They have been RLHF (reinforcement learning with human feedback) tuned. In essen...

alex_sf · on May 13, 2023

Instruction tuning is distinct from RLHF. Instruction tuning teaches the model to understand and respond (in a sensible way) to instructions, versus 'just' completing text.

RLHF trains a model to adjust it's output based on a reward model. The reward model is trained from human feedback.

You can have an instruction tuned model with no RLHF, RLHF with no instruction tuning, or instruction tuning and RLHF. Totally orthogonal.

stevenhuang · on May 13, 2023

In this case Open AI used RLHF to instruct-tune gpt3. Your pedantism here is unnecessary.

hyperbovine · on May 13, 2023

Not to be pedantic, but it’s “pedantry”.

alex_sf · on May 13, 2023

It's not being pedantic. RLHF and instruction tuning are completely different things. Painting with watercolors does not make water paint.

Nearly all popular local models are instruction tuned, but are not RLHF'd. The OAI GPT series are not the only LLMs in the world.

stevenhuang · on May 13, 2023

Man it really doesn't need to be said that RLHF is not the only way to instruct tune. The point of my comment was to say that was how GPT3.5 was instruct tuned, via RLHF through a question answer dataset.

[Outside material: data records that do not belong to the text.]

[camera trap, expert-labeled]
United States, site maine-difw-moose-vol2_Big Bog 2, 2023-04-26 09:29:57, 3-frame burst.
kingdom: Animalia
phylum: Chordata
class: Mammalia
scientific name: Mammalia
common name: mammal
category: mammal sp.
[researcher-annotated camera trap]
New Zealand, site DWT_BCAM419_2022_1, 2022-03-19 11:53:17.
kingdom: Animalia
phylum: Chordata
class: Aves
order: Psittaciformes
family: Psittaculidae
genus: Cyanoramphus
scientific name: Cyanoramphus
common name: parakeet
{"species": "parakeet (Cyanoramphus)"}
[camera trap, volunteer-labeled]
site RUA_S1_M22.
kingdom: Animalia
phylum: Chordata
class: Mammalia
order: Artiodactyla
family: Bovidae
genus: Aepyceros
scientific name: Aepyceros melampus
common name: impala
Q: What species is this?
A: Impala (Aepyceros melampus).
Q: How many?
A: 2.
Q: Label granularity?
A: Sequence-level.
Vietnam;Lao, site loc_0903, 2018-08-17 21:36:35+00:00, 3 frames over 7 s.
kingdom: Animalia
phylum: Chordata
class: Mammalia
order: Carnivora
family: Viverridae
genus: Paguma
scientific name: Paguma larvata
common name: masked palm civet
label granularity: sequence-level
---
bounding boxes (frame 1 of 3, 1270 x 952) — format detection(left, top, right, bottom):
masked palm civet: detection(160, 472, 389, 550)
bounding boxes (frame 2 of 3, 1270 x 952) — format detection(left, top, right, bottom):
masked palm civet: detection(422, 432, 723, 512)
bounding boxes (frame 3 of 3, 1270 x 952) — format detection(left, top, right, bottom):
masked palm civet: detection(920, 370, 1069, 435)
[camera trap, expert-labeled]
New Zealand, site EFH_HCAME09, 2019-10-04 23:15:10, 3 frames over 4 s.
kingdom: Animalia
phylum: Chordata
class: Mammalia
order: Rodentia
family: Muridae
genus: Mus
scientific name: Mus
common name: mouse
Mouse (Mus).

At least we have this needless nerd snipe so others won't be potentially misled by my careless quip.

elcomet · on May 13, 2023

But that's still false. RLHF is not instruction fine-tuning. It is alignment. GPT 3.5 was first fine-tuned (supervised, not RL) on an instruction dataset, and then aligned to human expectations using RLHF.

stevenhuang · on May 13, 2023

You're right, thanks for the correction

alex_sf · on May 13, 2023

It sounds like we both know that's the case, but there's a ton of incorrect info being shared in this thread re: RLHF and instruction tuning.

Sorry if it came off as more than looking to clarify it for folks coming across it.

stevenhuang · on May 13, 2023

Yes all that misinfo was what lead me to post a quick link. I could have been more clear anyways. Cheers.